The numbers suggest opportunity. Indeed, according to recent United Nations data, the number of older people in the total population is increasing rapidly. In 2020, there were 727 million persons aged 65 years or over in the world; by 2050, that number is expected to double to 1.5 billion people. It’s why we’re beginning to see a greater range of companies catering to an older demographic, from reverse-mortgage type lending companies to senior home care services startups.
Yet menopause — which is clearly an enormous market — continues to attract a trickling of investment dollars. According to Crunchbase data, only a dozen startups that address menopause have attracted funding over the last 12 months.
The most recent of these is Vira Health, which offers personalized digital therapeutics for women going through menopause and just this week announced a second round of funding ($12 million). The deal follows a $10 million round announced last month for HerMD, an outfit aiming to open offline centers focused on women’s sexual health and menopause (it operates two right now). Gameto, a company that aims to delay — even eradicate — menopause through regenerative medicine, meanwhile announced $20 million in funding in January.
Compared to the dollars being invested elsewhere, often in me-too companies, it’s chump change. It’s even more shocking given that women who are pre-menopausal, menopausal, or post-menopausal tend to be at the height of their spending power.
There are plenty of reasons investors might be hesitant, including that many are male and will themselves never experience menopause. Indeed, most of the companies funded to date have received checks from women VCs.
There haven’t been any “breakout” consumer brands catering to women who experience menopause.
While some of the most costly investments — the development of hormone replacement therapies — have proven highly remunerative for pharmaceutical companies, they’ve also been plagued with safety concerns, and the path to rolling out new drugs is littered with failure. (Astellas, a Japan-based multinational pharma company, is perhaps the latest to swing and miss in a phase 3 study in Asia.)
Still, investors looking for upside might take a harder look at menopause as a market. Advances in recent years in biology, computing, automation and artificial intelligence are drawing growing interest in menopause from a wide range of stakeholders, including those focusing on regenerative medicine, which is the process of creating living, functional tissues to repair or replace tissue or organ function that is lost.
Gameto, for example, which is backed by Future Ventures, hopes to use cell therapies to extend the time before ovaries stop functioning as an organ in order to delay some of the health conditions associated with menopause, including higher blood pressure, heart disease and osteoporosis. (Its CEO believes women deserve a higher quality of life for longer, given they are living longer lives.)
There’s growing evidence to suggest there could be more opportunities for treatments. For instance, researchers are only now beginning to realize the impact of menopause on women’s brains.
“Many of the symptoms of menopause cannot possibly be directly produced by the ovaries, if you think about the hot flashes, the night sweats, the anxiety, the depression, the insomnia, the brain fog,” Lisa Mosconi, an associate professor of neurology at Weill Cornell Medicine and director of its Women’s Brain Initiative, told The New York Times in July. “Those are brain symptoms, and we should look at the brain as something that is impacted by menopause at least as much as your ovaries are.”

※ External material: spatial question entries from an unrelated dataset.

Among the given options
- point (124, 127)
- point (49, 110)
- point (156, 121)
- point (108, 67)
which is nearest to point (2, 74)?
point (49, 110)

As for the lack of breakout consumer brands catering to women who experience menopause — including brands that relieve signs and symptoms and help manage chronic conditions — they could be around the corner.
One thing seems certain. It’s an underserved market that’s fast-growing and target-rich. Add in the chance to get behind category-defining brands, and it’s fair to wonder: Why aren’t VCs — and founders, for that matter — more focused on menopause?